Agnes Grey d'Anne Bronte : ISSN 2607-0006

978-88-541-3831-5

A Haworth, dans le Yorkshire, près du petit cimetière où est enterrée leur mère, les soeurs Brontë imaginent des romans aux résonances surprenantes, pleines de passions et de mystère, pour ces filles de pasteurs, élevées loin du monde. Ce n'est pas tout à fait le cas d'Agnès Grey, le roman d'Anne Brontë, la plus jeune des soeurs. Son livre est beaucoup moins romanesque et d’inspiration autobiographique : comme elle, l'héroïne est fille de pasteur, une déclassée lorsqu'elle voudra enseigner à des enfants de riches parvenus, les Bloomfield, qui lui montrent le même irrespect que leurs parents ou à des aristocrates vaniteux, les Muray.

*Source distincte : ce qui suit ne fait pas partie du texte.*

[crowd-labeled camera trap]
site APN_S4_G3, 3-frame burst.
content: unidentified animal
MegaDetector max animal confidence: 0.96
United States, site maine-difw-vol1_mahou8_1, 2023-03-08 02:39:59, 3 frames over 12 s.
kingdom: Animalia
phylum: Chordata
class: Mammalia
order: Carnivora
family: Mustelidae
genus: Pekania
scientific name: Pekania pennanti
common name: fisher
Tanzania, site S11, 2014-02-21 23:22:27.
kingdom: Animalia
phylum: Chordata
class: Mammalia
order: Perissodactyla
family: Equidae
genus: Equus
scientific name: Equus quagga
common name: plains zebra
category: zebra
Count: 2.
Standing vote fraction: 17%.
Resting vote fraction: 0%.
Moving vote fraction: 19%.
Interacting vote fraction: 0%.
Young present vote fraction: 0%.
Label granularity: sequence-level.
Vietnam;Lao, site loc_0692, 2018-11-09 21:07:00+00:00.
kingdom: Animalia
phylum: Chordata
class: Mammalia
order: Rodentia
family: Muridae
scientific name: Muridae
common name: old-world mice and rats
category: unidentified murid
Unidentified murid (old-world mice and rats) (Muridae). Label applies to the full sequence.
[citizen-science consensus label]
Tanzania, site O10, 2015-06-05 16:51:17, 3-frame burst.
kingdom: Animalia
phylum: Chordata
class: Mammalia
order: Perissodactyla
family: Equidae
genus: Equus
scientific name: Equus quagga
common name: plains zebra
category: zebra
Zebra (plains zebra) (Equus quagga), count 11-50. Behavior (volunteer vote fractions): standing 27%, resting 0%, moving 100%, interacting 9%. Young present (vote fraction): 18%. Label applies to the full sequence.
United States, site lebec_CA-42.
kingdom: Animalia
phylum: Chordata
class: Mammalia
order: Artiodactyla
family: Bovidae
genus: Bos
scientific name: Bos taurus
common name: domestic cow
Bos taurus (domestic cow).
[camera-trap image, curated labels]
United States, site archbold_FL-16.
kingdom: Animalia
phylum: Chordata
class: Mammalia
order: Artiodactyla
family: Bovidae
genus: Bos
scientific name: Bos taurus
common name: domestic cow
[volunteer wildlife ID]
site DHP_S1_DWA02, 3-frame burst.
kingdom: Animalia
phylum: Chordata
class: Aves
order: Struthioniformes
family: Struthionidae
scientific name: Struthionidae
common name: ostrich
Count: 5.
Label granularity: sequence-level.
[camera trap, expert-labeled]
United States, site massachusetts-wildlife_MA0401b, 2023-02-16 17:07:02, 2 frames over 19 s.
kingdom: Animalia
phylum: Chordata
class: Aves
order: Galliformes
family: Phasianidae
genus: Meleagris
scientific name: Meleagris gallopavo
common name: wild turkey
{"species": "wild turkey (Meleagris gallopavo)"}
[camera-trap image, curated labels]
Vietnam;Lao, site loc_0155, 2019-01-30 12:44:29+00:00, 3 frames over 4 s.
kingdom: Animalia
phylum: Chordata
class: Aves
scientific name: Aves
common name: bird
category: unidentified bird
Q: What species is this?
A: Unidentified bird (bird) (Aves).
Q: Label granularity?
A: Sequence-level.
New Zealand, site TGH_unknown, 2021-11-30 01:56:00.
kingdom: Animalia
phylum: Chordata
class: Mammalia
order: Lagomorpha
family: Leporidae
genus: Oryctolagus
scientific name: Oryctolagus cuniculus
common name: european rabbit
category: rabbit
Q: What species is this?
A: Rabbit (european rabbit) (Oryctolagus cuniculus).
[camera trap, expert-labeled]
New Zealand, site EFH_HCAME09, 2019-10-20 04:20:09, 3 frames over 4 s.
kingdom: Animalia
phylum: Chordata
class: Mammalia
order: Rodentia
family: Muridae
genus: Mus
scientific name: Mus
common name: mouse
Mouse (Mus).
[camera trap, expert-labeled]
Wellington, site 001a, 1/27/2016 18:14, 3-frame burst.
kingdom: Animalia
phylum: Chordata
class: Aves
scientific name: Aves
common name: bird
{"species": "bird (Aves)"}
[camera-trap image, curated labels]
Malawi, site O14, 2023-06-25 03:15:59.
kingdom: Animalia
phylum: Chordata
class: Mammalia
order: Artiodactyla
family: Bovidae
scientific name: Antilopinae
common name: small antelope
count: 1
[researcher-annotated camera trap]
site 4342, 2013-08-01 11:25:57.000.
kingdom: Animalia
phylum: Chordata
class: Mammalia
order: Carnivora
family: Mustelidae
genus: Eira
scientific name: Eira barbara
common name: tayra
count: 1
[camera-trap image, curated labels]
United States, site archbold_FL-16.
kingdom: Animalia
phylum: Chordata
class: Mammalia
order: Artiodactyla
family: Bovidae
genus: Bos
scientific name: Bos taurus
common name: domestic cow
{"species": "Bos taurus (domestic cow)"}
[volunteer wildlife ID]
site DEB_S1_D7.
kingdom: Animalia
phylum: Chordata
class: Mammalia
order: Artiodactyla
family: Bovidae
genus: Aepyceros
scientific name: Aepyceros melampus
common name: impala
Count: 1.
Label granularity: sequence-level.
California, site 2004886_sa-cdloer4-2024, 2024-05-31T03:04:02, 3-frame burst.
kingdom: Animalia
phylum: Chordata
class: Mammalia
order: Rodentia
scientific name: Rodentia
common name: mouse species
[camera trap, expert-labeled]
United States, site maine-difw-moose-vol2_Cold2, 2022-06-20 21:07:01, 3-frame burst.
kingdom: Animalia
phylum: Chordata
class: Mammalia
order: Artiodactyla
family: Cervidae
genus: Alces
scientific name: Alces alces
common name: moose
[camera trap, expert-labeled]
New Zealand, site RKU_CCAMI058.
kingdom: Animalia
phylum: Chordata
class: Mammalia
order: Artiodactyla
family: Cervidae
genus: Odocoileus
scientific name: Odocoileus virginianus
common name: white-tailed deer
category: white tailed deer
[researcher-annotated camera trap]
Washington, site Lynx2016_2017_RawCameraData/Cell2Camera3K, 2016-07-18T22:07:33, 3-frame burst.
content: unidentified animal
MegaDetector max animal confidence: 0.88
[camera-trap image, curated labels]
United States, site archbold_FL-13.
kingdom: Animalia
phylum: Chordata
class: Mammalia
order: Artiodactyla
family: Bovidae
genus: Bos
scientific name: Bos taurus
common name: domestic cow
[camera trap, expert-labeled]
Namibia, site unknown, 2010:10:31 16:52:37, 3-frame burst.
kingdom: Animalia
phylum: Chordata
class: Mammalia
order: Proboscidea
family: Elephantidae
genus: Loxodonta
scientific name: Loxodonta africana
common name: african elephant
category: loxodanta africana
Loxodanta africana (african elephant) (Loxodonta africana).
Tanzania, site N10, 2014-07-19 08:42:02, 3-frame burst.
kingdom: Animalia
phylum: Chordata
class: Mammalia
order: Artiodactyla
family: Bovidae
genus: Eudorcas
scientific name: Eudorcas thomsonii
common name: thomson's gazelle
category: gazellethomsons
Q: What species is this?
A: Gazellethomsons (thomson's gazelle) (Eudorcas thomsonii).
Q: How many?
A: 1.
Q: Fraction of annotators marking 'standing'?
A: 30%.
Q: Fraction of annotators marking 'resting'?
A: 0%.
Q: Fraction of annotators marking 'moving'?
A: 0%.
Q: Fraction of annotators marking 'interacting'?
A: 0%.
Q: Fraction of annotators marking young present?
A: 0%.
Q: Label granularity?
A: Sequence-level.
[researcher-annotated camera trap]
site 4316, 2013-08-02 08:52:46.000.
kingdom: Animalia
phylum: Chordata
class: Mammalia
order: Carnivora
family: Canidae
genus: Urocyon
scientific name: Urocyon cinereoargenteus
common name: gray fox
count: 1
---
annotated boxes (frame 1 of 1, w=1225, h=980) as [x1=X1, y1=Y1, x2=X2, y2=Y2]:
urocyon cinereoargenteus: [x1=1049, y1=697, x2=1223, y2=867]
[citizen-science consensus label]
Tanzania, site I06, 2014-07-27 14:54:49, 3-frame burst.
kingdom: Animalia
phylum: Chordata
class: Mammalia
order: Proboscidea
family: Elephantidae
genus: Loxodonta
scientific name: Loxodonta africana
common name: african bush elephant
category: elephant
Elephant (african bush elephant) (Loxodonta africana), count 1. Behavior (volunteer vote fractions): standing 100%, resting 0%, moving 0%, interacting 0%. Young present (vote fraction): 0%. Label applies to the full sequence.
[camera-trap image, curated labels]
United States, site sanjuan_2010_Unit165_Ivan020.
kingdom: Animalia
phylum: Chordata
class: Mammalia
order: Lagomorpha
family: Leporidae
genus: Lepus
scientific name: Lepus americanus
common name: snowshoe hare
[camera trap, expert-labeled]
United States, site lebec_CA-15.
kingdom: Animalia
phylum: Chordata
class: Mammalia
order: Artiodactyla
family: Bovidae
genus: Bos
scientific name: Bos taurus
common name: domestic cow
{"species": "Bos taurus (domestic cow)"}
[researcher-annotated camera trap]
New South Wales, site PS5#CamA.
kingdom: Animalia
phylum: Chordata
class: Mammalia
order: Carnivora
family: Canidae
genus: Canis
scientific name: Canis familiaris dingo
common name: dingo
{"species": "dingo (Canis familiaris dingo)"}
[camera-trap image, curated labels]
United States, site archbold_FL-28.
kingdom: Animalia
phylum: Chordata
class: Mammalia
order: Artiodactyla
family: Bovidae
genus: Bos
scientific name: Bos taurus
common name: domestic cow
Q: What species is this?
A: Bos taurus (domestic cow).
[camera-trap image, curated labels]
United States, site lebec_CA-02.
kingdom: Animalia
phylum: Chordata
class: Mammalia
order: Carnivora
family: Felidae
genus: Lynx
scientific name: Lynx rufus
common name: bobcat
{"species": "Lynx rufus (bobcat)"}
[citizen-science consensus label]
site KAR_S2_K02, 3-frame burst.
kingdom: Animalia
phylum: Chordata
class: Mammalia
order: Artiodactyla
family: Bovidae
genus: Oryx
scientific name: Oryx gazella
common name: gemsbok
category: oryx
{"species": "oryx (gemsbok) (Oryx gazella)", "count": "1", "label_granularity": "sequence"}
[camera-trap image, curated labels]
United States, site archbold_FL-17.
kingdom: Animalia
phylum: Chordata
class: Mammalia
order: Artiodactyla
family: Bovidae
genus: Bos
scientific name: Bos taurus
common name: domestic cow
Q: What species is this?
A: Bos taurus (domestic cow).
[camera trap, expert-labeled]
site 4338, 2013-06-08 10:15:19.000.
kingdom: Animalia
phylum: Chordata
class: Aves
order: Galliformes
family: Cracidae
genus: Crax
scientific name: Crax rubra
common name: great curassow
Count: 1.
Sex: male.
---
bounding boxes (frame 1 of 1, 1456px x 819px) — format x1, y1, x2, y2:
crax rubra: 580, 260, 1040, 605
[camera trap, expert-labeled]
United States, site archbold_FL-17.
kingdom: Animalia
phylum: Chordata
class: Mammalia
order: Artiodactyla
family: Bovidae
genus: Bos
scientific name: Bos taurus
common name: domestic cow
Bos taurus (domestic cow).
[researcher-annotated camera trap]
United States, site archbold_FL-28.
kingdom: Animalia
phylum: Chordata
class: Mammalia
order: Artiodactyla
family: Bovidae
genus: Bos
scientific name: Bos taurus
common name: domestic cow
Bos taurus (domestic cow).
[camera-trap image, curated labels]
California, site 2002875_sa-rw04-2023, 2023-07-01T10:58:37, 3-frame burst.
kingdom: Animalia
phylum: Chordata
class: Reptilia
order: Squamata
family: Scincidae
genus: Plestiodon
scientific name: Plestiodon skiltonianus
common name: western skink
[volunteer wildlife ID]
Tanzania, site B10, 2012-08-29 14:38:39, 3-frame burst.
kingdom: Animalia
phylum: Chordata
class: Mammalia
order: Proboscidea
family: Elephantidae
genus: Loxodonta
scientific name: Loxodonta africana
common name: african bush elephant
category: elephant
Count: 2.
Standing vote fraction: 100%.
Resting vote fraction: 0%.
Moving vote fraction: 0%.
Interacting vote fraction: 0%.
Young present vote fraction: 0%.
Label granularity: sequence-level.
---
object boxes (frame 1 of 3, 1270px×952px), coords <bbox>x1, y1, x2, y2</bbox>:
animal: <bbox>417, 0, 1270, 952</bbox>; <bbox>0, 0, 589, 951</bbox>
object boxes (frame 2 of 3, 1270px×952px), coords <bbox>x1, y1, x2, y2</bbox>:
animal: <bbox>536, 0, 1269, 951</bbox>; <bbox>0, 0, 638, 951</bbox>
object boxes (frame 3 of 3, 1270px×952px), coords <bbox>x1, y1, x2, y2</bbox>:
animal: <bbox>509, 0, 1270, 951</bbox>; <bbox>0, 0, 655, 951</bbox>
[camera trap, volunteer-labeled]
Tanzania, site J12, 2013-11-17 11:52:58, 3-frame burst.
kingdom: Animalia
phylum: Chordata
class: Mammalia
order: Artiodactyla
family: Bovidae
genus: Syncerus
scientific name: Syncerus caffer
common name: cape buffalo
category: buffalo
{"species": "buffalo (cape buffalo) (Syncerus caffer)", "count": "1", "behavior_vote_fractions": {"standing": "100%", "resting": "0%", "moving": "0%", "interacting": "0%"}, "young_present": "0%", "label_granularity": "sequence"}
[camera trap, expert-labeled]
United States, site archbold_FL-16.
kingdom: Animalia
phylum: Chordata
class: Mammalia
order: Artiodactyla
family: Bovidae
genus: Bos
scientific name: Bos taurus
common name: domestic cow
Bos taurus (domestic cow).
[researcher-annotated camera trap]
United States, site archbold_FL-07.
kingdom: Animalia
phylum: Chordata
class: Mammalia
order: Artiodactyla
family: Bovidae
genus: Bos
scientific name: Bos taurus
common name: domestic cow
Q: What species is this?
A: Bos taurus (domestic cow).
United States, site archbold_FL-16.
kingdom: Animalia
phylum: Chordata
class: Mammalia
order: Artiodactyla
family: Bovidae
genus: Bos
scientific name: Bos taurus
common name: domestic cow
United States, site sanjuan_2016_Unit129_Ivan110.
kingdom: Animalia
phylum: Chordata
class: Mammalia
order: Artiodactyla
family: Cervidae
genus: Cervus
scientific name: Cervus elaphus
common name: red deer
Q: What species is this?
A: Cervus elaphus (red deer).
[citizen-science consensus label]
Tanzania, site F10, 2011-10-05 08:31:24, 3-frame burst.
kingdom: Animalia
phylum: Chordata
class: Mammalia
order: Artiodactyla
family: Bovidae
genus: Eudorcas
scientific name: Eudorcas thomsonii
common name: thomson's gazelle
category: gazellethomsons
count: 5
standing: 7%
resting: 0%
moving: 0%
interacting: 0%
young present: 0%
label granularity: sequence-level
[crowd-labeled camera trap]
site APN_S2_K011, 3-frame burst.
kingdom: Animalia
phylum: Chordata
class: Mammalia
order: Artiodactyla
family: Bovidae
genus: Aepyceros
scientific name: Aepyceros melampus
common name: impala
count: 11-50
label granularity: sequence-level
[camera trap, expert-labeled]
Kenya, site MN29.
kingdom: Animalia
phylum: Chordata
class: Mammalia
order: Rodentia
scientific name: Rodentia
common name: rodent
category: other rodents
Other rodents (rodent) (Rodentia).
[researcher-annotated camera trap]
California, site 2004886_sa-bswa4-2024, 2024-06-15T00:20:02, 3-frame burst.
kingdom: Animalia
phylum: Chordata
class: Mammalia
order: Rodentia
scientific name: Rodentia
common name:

L'écriture simple et fluide confère à la narration un aspect plus informatif que romanesque : des portraits se succèdent à des scènes de pédagogie pour finalement laisser place à une romance. Quittant le monde idyllique de son enfance, l'héroïne naïve et candide des débuts découvre ainsi des personnages hypocrites, d'autres malfaisants. Bien que souffrant de sa condition inférieure, elle fait preuve de courage et persévère malgré de nombreuses plaintes sur son "bien-être"... 

Par rapport aux Hauts de Hurlevent et Jane Eyre, le roman Agnès Grey souffre de la comparaison de prime abord. Dès les premières lignes, le ton est moralisateur : " toutes les histoires vraies portent avec elles une instruction, bien que dans quelques-unes le trésor soit difficile à trouver, et si mince en quantité que le noyau sec et ridé ne vaut souvent pas la peine que l'on a eue de casser la noix". Et tout au long du roman, elle prêche des valeurs de bonté et d'amour de manière assez ennuyeuse, mais heureusement rehaussée par d'amusantes caricatures de ladies vaniteuses dont elle a la charge. Dans le chapitre "Le bal", on peut donc voir Miss Mathilde Murray dire : "j'étais réellement charmante, du moins maman l'a dit et aussi Brown, Williamson. [...]Je sais que vous me regardez comme une fille frivole et engouée d'elle-même ; mais je n'attribue pas tout à mes attraits personnels. Je fais la part de mon coiffeur et aussi un peu de celle de mon exquise toilette[...]" .

Le témoignage de la vie d'une préceptrice de l'époque et plus globalement de la condition, de l'éducation et du mariage des femmes de l'époque bien qu'intéressant, ponctué de beaucoup de passages plaintifs et d'un ton comportant une certaine fatuité - le plaidoyer pour la condition des gouvernantes paraît bien maladroitement défendue sous la plume d'Anne Brontë - n'a pas la force passionnée des romans des deux autres Brontë mais est plus subtilement humoristique et mélancolique : la noix vaut bien la peine d'être cassée et le noyau n'est ni si sec, ni si ridé !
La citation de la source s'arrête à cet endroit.